Quick Answer: This question evaluates algorithm design skills and data-structure use for set-based similarity detection and pairwise comparisons, along with the ability to analyze time and space complexity for scalable solutions.

You are given a dictionary `histories` that maps each `user_id` to an ordered list of `movie_id` values from earliest to latest. For each user `u`, consider only the last `K` movies in their history, then ignore order and duplicates by converting those movies into a set `S(u)`. Return all unordered pairs of distinct users whose last-`K` sets overlap in at least `M` movies. A pair `(u1, u2)` is valid if `u1 < u2` and `|S(u1) ∩ S(u2)| >= M`. For deterministic grading, return the pairs as a sorted list of tuples, with each tuple ordered so the smaller user ID comes first.

Constraints

1 <= K <= 10^3
1 <= M <= K
Each user's history length is at least K
Duplicates inside the last K movies count only once because overlap is computed on sets
All user IDs in one input are of the same comparable type (for example, all strings or all integers)
Movie IDs are hashable values

Examples

Input: (4, 2, {'A': ['m1', 'm2', 'm3', 'm4', 'm5'], 'B': ['m2', 'm3', 'm6', 'm4'], 'C': ['m7', 'm8', 'm9', 'm10']})
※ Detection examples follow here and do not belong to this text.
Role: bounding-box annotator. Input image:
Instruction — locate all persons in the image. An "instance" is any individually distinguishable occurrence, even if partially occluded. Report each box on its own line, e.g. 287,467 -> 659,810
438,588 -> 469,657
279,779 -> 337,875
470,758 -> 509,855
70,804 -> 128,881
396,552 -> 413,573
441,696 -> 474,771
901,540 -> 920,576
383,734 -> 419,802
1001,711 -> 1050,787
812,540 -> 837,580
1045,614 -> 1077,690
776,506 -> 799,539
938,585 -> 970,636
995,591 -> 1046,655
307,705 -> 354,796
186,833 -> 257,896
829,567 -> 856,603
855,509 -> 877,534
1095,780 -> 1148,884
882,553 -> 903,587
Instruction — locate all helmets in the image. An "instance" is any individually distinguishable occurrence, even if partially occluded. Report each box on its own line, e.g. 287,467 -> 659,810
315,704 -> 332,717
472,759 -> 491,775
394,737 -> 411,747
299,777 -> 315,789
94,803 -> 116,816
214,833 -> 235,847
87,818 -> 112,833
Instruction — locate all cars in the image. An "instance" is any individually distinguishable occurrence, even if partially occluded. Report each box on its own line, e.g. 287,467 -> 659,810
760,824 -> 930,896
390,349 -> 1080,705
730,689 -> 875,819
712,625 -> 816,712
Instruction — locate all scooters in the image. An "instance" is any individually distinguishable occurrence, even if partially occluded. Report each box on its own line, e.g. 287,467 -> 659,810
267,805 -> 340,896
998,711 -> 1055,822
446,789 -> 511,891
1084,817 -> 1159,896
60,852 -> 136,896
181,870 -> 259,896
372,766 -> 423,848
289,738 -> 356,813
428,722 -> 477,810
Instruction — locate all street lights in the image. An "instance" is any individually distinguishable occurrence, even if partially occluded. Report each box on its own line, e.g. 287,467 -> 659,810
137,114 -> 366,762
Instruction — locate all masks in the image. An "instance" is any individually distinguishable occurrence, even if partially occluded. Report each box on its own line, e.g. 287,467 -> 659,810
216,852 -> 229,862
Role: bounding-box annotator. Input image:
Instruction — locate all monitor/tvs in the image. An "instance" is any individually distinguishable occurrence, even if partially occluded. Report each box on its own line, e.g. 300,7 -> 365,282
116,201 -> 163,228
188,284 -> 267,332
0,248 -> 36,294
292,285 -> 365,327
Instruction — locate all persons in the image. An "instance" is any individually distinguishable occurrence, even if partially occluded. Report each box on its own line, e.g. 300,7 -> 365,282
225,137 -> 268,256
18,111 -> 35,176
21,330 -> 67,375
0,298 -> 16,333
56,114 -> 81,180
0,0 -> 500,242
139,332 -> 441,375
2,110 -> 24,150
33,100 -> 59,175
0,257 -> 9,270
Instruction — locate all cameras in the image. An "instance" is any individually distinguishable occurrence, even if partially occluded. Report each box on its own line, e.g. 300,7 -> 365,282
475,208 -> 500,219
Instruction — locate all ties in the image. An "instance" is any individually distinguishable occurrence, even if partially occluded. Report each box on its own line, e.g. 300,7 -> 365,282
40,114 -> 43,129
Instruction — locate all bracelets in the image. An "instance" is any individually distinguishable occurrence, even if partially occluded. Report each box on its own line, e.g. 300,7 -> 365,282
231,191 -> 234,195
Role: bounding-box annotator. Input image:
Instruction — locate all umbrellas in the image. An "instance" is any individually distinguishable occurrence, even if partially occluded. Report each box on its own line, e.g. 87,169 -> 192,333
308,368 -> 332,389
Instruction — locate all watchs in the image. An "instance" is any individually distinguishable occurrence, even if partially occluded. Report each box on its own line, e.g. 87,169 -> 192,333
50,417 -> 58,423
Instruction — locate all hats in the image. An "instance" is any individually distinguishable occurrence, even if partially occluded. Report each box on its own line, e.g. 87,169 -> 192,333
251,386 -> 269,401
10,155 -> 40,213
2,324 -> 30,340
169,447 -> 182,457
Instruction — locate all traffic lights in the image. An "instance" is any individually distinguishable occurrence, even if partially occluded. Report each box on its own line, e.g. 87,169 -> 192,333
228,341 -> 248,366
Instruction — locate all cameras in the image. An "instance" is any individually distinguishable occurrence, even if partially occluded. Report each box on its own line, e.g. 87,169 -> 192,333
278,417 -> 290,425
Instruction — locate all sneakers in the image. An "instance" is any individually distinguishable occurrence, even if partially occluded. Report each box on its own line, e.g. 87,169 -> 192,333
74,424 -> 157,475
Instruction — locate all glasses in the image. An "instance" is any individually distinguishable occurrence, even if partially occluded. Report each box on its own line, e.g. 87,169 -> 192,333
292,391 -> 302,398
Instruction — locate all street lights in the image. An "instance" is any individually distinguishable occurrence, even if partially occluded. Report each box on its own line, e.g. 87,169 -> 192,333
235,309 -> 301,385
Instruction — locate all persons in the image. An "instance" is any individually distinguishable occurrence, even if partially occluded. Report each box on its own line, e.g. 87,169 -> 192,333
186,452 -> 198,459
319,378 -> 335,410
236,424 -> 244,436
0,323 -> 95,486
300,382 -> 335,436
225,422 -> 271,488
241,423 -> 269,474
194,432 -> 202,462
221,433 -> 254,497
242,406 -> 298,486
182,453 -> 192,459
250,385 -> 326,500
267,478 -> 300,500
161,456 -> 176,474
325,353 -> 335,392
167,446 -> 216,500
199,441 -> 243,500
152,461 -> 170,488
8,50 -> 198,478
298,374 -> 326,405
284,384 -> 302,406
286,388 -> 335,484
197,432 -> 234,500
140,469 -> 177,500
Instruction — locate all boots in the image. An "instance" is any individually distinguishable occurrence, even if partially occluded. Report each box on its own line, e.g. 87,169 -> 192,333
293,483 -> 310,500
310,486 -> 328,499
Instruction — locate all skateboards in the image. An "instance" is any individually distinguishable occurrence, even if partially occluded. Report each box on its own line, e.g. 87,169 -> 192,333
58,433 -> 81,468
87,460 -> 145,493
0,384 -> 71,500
Expected Output: [('A', 'B')]

Explanation: Last-4 sets are A={m2,m3,m4,m5}, B={m2,m3,m4,m6}, C={m7,m8,m9,m10}. Only A and B share at least 2 movies.

Input: (3, 1, {'u1': [1, 2, 2, 3], 'u2': [2, 3, 3, 4], 'u3': [5, 6, 7]})

Expected Output: [('u1', 'u2')]

Explanation: u1's last-3 movies become set {2,3}; u2's become {3,4}; u3's become {5,6,7}. Only u1 and u2 overlap, and duplicates are ignored.

Input: (2, 1, {1: [10, 20], 2: [20, 30], 3: [30, 20], 4: [40, 50]})

Expected Output: [(1, 2), (1, 3), (2, 3)]

Explanation: User 1 shares movie 20 with users 2 and 3, and users 2 and 3 share both 20 and 30. User 4 shares nothing with others.

Input: (2, 2, {'x': [1, 2, 3], 'y': [0, 2, 3], 'z': [2, 4, 3]})

Expected Output: [('x', 'y')]

Explanation: Last-2 sets are x={2,3}, y={2,3}, z={3,4}. Only x and y have overlap size 2, which equals M.

Input: (2, 1, {'p': [1, 2], 'q': [3, 4], 'r': [5, 6]})

Expected Output: []

Explanation: No two users share any movie in their last-2 sets.

Input: (1, 1, {'solo': [42]})

Expected Output: []

Explanation: There is only one user, so no unordered pair can be formed.

Solution

def solution(K, M, histories):
    from collections import defaultdict

    if len(histories) < 2:
        return []

    users = sorted(histories.keys())
    movie_to_users = defaultdict(list)

    for user in users:
        recent_movies = set(histories[user][-K:])
        for movie in recent_movies:
            movie_to_users[movie].append(user)

    pair_counts = defaultdict(int)

    for users_with_movie in movie_to_users.values():
        n = len(users_with_movie)
        for i in range(n):
            u1 = users_with_movie[i]
            for j in range(i + 1, n):
                u2 = users_with_movie[j]
                pair_counts[(u1, u2)] += 1

    result = [pair for pair, count in pair_counts.items() if count >= M]
    result.sort()
    return result

Time complexity: O(U*K + sum over movies of c_m^2 + R log R), where U is the number of users, c_m is the number of users whose last-K set contains movie m, and R is the number of returned pairs. Space complexity: O(U*K + P), where P is the number of user pairs that share at least one movie.

Hints

First reduce each user's last K movies to a set so duplicates do not increase the overlap count.
Instead of comparing every pair of users directly, build an inverted index from movie ID to the users whose last-K set contains that movie.

Quick Overview

This question evaluates algorithm design skills and data-structure use for set-based similarity detection and pairwise comparisons, along with the ability to analyze time and space complexity for scalable solutions.